ASTM Updates Property Condition Assessments Standard

The American Society for Testing and Materials (ASTM) published at the end of 2015 the latest version of the Standard Guide for Property Condition Assessments: Baseline Property Condition Assessment Process (ASTM E2018-15). ASTM regularly updates its standard in an effort to keep it relevant with the current market and other regulatory requirements. Property condition assessments (PCAs) allow buyers, sellers and lenders to evaluate the condition of their properties and assess their potential risks, and one of the most widely recognized standards is that of ASTM. This updated guide, while acknowledging that there are varying levels of PCAs and due diligence, strives to create an industry-wide baseline for such assessments of commercial real estate.

For the most part, the updates are not significant departures from the existing standard, as they serve to reflect what most consultants are currently doing within the industry. However, there are a few notable changes that clients should be aware of in ordering and analyzing their PCAs:

Revision of Accessibility Requirements

Previously, the standard for accessibility involved a tiered approach to the evaluation of the Americans with Disabilities Act (ADA) – Tier I being the most basic review and Tier III being the most extensive. Since the last edition of the ASTM standard, the U. S. Department of Justice implemented changes to the ADA in 2010. ASTM's response to such revisions in this latest update was to eliminate the tiered approach and compile a comprehensive checklist to reflect the latest version of the ADA. Clients may still discuss in advance specific degrees of work to be conducted under this review that satisfy their specific diligence needs.

FHA Compliance Checklist

The new ASTM standard similarly introduces a Fair Housing Act (FHA) checklist to evaluate improvements for compliance with FHA requirements. While Title III of ADA applied to areas of public accommodation, it did not extend to the apartment units themselves. This new checklist is consistent with the Fannie Mae and Freddie Mac guidelines for evaluating multifamily properties.

Modification of Certain Definitions

Some of the more notable definition changes in the standard include the definitions for the terms "good," "fair" and "poor" conditions based on the need for immediate or short-term repairs. Items in good condition do not require immediate or short-term repair; items in fair condition are in working order, but may require repairs; and items in poor condition require immediate or short-term repairs. Ultimately, these new definitions offer consistency with how these terms are currently defined and used in the industry.

$500 Million Earmarked for Southern California Light-Rail Projects

The Obama administration earmarked $500 million in the proposed federal budget for the next fiscal year for three Los Angeles County Metropolitan Transportation Authority (LA Metro) projects and Orange County Transportation Authority's (OCTA) OC Streetcar project.

LA Metro is expected to receive up to $375 million for its Regional Connector and Westside Subway projects. The Regional Connector and the first section of the Westside Subway extension already have full funding agreements with the Federal Transit Administration's (FTA) New Starts program.

LA Metro CEO Phillip Washington stated, "The federal funds that President Obama is recommending in his budget for Metro projects will keep thousands of individuals in Los Angeles County hard at work building and providing mobility to millions of local residents."

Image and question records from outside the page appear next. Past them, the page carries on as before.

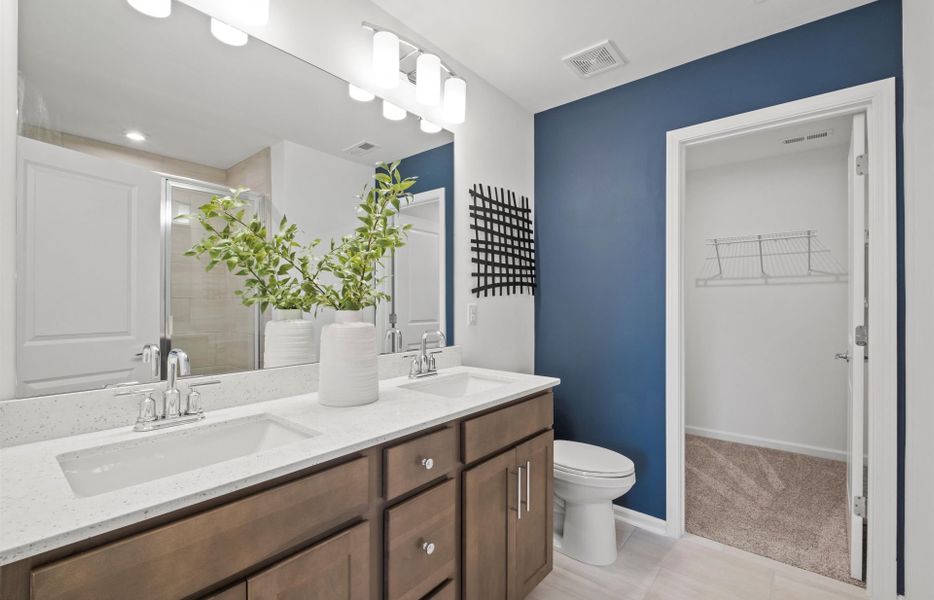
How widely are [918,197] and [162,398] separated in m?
2.46

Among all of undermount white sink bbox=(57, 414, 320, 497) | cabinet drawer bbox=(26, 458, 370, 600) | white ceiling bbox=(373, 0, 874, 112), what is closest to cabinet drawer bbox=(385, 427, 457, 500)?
cabinet drawer bbox=(26, 458, 370, 600)

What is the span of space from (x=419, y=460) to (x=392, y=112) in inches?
57.8

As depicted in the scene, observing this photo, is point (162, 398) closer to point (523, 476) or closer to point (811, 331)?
point (523, 476)

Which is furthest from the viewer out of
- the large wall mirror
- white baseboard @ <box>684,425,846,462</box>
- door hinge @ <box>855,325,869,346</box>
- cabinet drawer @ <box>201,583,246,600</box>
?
white baseboard @ <box>684,425,846,462</box>

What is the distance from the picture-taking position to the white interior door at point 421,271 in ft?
6.36

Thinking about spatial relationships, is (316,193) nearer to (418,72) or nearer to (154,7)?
(154,7)

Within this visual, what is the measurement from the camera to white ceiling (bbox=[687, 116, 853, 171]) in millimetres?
2729

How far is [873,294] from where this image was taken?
1.73 meters

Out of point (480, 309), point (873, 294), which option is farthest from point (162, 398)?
point (873, 294)

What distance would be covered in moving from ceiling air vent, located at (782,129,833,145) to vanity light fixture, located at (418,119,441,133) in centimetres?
254

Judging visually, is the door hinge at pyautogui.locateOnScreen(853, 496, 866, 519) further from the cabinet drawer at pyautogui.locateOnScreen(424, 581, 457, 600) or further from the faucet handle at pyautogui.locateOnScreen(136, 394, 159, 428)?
the faucet handle at pyautogui.locateOnScreen(136, 394, 159, 428)

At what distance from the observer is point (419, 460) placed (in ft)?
3.85

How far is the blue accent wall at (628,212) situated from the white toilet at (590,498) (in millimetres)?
400

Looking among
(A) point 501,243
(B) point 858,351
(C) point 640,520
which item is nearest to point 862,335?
(B) point 858,351
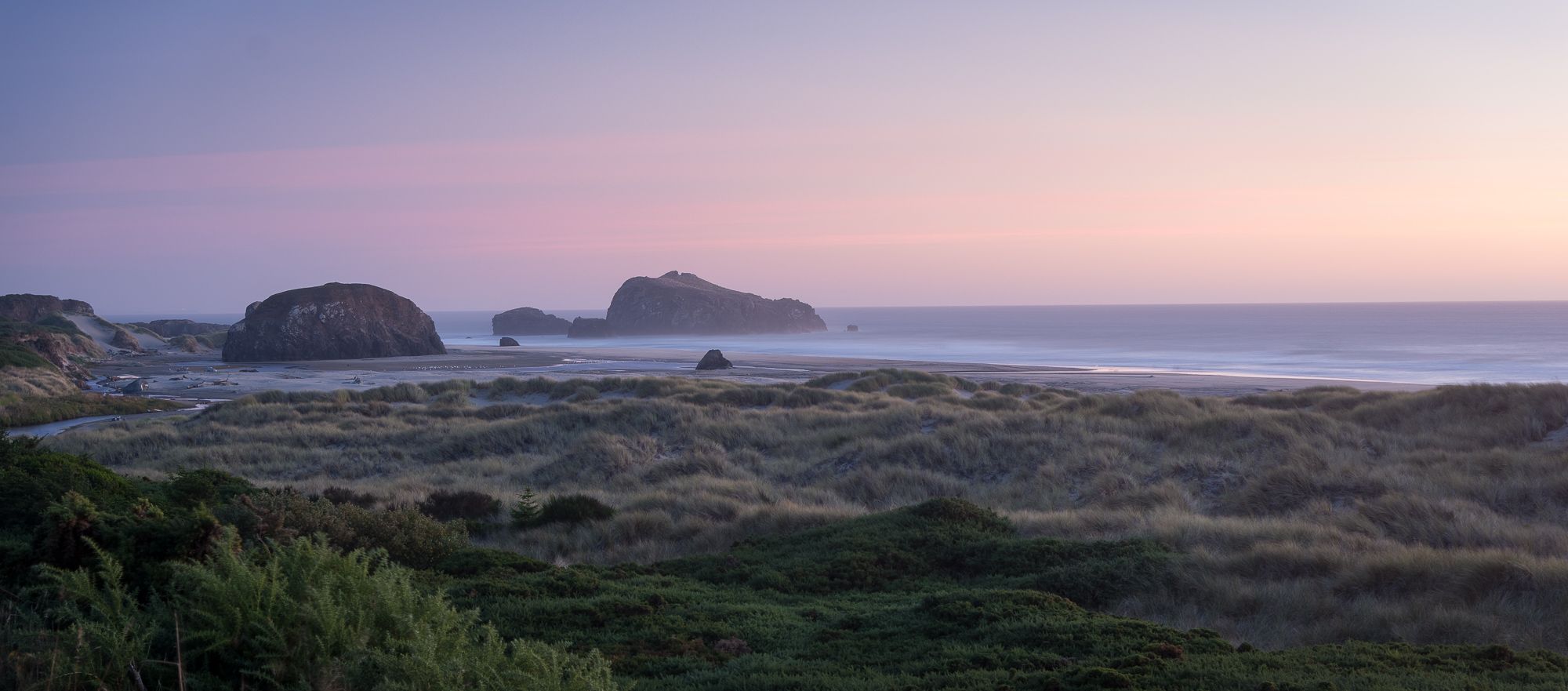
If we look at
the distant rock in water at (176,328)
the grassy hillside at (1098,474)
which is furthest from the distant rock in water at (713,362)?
the distant rock in water at (176,328)

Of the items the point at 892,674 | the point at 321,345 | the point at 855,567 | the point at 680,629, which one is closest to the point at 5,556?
the point at 680,629

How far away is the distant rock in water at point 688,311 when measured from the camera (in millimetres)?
151000

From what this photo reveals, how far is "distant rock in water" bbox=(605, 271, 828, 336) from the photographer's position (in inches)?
5945

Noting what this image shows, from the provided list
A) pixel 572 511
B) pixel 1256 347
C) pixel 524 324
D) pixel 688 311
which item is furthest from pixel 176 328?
pixel 572 511

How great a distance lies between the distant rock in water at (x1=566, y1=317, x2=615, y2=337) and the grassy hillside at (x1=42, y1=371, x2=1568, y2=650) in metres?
112

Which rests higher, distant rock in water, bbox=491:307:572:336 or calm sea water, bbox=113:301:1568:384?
distant rock in water, bbox=491:307:572:336

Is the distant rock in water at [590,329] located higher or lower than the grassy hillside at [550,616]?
higher

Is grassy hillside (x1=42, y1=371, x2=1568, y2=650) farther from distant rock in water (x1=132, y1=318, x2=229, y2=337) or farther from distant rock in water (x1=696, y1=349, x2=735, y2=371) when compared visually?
distant rock in water (x1=132, y1=318, x2=229, y2=337)

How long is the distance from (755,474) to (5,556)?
45.3ft

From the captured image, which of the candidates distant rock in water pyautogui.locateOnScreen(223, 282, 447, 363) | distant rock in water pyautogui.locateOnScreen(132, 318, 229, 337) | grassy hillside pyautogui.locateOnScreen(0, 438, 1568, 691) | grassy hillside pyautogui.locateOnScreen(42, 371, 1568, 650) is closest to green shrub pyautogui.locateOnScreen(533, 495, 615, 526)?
grassy hillside pyautogui.locateOnScreen(42, 371, 1568, 650)

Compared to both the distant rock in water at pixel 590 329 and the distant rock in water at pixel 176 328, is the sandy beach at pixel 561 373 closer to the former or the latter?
the distant rock in water at pixel 176 328

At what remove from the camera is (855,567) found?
9.05 metres

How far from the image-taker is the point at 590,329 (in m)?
144

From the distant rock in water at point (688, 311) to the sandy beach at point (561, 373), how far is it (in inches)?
2635
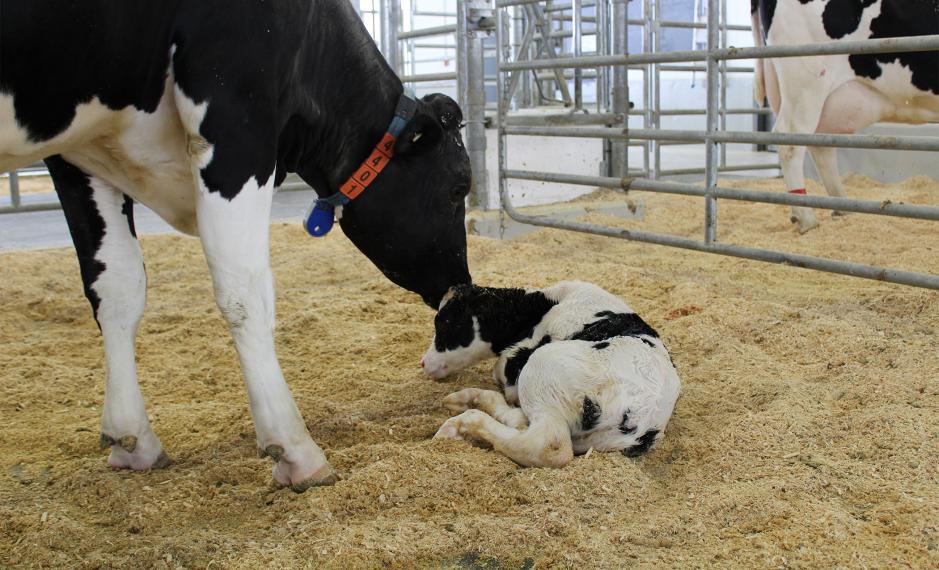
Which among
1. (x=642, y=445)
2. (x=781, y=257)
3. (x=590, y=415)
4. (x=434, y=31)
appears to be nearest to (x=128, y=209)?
(x=590, y=415)

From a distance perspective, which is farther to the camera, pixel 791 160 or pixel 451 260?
pixel 791 160

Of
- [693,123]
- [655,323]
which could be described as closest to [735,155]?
[693,123]

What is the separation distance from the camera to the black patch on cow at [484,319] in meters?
3.16

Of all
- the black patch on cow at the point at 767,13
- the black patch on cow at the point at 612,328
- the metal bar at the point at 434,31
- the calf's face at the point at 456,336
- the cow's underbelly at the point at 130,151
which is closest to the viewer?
the cow's underbelly at the point at 130,151

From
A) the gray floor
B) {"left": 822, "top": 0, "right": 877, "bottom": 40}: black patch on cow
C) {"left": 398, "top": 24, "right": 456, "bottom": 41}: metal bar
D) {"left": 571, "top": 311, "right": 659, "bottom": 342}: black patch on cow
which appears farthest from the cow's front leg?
{"left": 398, "top": 24, "right": 456, "bottom": 41}: metal bar

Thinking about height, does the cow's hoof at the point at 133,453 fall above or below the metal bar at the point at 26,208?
below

OCTA is expected to receive up to $125 million for the OC Streetcar project, which is a 4.1-mile streetcar project that would run from downtown Santa Ana to a new transit hub in Garden Grove. With construction scheduled to begin in late 2017, the federal endorsement puts the project on a path to obtain enough federal dollars to cover up to half its cost.

FIRPTA Tax Withholding Increased

The tax rate for withholding required by the Foreign Investment in Real Property Tax Act (FIRPTA) increased from 10 percent to 15 percent on Feb. 16. FIRPTA imposes federal tax on the sale of an interest in real property located in the U.S. by a foreign seller. To ensure that FIRPTA taxes owed are collected, buyers who are purchasing a real property interest from a foreign seller will now be required to withhold 15 percent of the purchase price. The increase in the withholding rate is the result of the recently enacted Protecting Americans from Tax Hikes (PATH) Act, which was signed into law in December 2015. When purchasing real property in the U.S., it is imperative that a buyer find out if the seller is a foreign person as defined by FIRPTA. A buyer who fails to withhold at the new 15 percent rate after Feb. 16 may be held liable for the taxes owed by the Internal Revenue Service (IRS).